* **Instructions for the task**
Every entry should be given again exactly, with nothing dropped.

* **Supplied data**
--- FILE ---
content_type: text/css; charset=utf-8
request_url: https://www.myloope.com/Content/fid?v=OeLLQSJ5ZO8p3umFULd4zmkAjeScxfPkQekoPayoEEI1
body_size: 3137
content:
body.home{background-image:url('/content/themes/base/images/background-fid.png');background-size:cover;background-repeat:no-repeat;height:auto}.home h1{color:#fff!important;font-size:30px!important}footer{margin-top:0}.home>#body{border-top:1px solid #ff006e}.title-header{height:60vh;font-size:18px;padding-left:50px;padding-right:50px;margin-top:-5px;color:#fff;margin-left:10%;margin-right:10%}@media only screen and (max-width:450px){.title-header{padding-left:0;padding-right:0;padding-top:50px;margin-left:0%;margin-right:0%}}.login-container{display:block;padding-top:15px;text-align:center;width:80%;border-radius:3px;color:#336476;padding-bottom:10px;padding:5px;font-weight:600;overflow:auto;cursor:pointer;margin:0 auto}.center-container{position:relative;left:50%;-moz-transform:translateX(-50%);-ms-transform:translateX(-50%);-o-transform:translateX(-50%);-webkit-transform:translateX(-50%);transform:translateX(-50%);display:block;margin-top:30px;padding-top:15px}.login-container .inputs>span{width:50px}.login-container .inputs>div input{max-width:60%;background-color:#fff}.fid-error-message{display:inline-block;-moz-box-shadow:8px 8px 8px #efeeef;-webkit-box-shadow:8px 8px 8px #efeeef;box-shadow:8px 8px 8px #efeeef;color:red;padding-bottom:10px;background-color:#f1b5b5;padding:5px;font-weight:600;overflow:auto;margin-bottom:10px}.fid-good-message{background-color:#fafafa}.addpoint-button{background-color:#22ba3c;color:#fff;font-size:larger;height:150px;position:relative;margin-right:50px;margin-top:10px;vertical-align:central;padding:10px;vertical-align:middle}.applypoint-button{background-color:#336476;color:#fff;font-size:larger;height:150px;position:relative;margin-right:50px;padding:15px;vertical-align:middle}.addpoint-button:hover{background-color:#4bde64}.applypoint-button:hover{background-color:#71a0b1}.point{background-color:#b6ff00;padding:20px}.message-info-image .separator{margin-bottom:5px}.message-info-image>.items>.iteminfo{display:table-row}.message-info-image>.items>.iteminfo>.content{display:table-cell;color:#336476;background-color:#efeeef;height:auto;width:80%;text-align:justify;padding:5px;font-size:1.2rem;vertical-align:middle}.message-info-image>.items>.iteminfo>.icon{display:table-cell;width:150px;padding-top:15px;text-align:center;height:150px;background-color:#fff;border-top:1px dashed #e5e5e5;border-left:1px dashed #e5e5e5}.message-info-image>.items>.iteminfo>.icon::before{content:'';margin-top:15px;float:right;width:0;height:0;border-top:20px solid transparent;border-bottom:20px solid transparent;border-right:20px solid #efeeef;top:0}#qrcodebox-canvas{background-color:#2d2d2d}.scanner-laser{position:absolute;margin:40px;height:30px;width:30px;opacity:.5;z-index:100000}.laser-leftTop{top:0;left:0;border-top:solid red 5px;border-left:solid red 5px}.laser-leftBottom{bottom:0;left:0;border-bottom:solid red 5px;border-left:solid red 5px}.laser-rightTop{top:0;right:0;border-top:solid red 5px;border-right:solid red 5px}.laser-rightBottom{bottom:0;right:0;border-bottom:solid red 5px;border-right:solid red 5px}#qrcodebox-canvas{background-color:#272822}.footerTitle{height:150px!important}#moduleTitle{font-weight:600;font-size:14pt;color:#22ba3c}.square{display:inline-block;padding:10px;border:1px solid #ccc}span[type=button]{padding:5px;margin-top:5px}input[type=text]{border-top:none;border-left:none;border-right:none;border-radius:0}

* **Problem solution**
--- FILE ---
content_type: text/css; charset=utf-8
request_url: https://www.myloope.com/Content/fid?v=OeLLQSJ5ZO8p3umFULd4zmkAjeScxfPkQekoPayoEEI1
body_size: 3137
content:
body.home{background-image:url('/content/themes/base/images/background-fid.png');background-size:cover;background-repeat:no-repeat;height:auto}.home h1{color:#fff!important;font-size:30px!important}footer{margin-top:0}.home>#body{border-top:1px solid #ff006e}.title-header{height:60vh;font-size:18px;padding-left:50px;padding-right:50px;margin-top:-5px;color:#fff;margin-left:10%;margin-right:10%}@media only screen and (max-width:450px){.title-header{padding-left:0;padding-right:0;padding-top:50px;margin-left:0%;margin-right:0%}}.login-container{display:block;padding-top:15px;text-align:center;width:80%;border-radius:3px;color:#336476;padding-bottom:10px;padding:5px;font-weight:600;overflow:auto;cursor:pointer;margin:0 auto}.center-container{position:relative;left:50%;-moz-transform:translateX(-50%);-ms-transform:translateX(-50%);-o-transform:translateX(-50%);-webkit-transform:translateX(-50%);transform:translateX(-50%);display:block;margin-top:30px;padding-top:15px}.login-container .inputs>span{width:50px}.login-container .inputs>div input{max-width:60%;background-color:#fff}.fid-error-message{display:inline-block;-moz-box-shadow:8px 8px 8px #efeeef;-webkit-box-shadow:8px 8px 8px #efeeef;box-shadow:8px 8px 8px #efeeef;color:red;padding-bottom:10px;background-color:#f1b5b5;padding:5px;font-weight:600;overflow:auto;margin-bottom:10px}.fid-good-message{background-color:#fafafa}.addpoint-button{background-color:#22ba3c;color:#fff;font-size:larger;height:150px;position:relative;margin-right:50px;margin-top:10px;vertical-align:central;padding:10px;vertical-align:middle}.applypoint-button{background-color:#336476;color:#fff;font-size:larger;height:150px;position:relative;margin-right:50px;padding:15px;vertical-align:middle}.addpoint-button:hover{background-color:#4bde64}.applypoint-button:hover{background-color:#71a0b1}.point{background-color:#b6ff00;padding:20px}.message-info-image .separator{margin-bottom:5px}.message-info-image>.items>.iteminfo{display:table-row}.message-info-image>.items>.iteminfo>.content{display:table-cell;color:#336476;background-color:#efeeef;height:auto;width:80%;text-align:justify;padding:5px;font-size:1.2rem;vertical-align:middle}.message-info-image>.items>.iteminfo>.icon{display:table-cell;width:150px;padding-top:15px;text-align:center;height:150px;background-color:#fff;border-top:1px dashed #e5e5e5;border-left:1px dashed #e5e5e5}.message-info-image>.items>.iteminfo>.icon::before{content:'';margin-top:15px;float:right;width:0;height:0;border-top:20px solid transparent;border-bottom:20px solid transparent;border-right:20px solid #efeeef;top:0}#qrcodebox-canvas{background-color:#2d2d2d}.scanner-laser{position:absolute;margin:40px;height:30px;width:30px;opacity:.5;z-index:100000}.laser-leftTop{top:0;left:0;border-top:solid red 5px;border-left:solid red 5px}.laser-leftBottom{bottom:0;left:0;border-bottom:solid red 5px;border-left:solid red 5px}.laser-rightTop{top:0;right:0;border-top:solid red 5px;border-right:solid red 5px}.laser-rightBottom{bottom:0;right:0;border-bottom:solid red 5px;border-right:solid red 5px}#qrcodebox-canvas{background-color:#272822}.footerTitle{height:150px!important}#moduleTitle{font-weight:600;font-size:14pt;color:#22ba3c}.square{display:inline-block;padding:10px;border:1px solid #ccc}span[type=button]{padding:5px;margin-top:5px}input[type=text]{border-top:none;border-left:none;border-right:none;border-radius:0}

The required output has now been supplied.